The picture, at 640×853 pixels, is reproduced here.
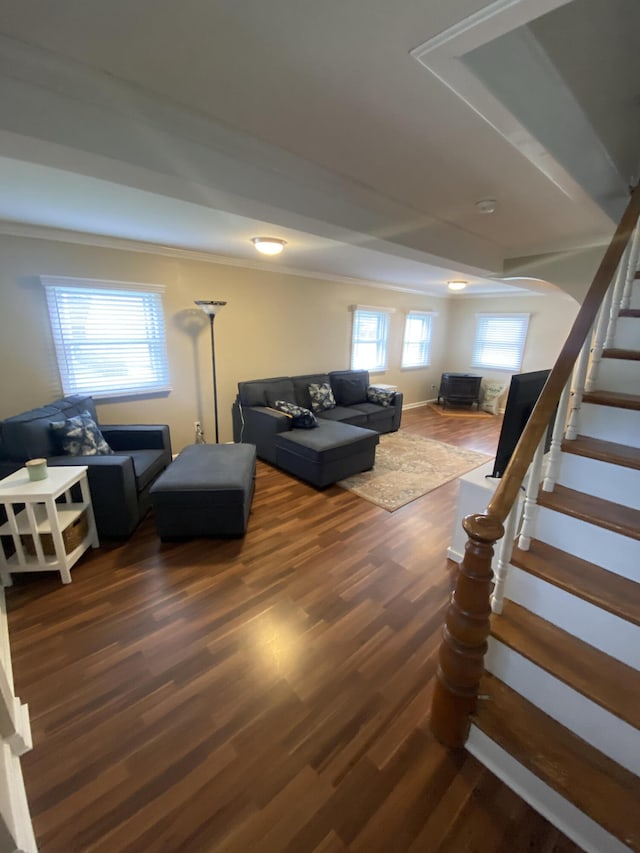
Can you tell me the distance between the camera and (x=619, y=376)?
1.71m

++++++

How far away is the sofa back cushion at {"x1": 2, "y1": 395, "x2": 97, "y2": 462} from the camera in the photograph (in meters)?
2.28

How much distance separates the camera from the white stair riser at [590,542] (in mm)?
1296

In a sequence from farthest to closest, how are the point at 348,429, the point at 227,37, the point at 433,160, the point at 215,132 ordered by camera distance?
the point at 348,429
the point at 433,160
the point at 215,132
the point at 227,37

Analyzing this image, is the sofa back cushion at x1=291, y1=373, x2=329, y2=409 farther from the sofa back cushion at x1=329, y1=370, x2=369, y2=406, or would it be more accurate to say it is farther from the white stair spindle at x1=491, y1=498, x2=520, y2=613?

++++++

Return each line above that contains the string "distance", treating uppercase and lowercase letters as different.

Can you tell me the distance between the camera and (x=619, y=376)?
How much distance separates the camera from the white stair riser at [590,542] (in mm)?
In a sequence from farthest to closest, how are the point at 348,429, the point at 227,37, the point at 433,160, the point at 215,132 ordered by camera distance?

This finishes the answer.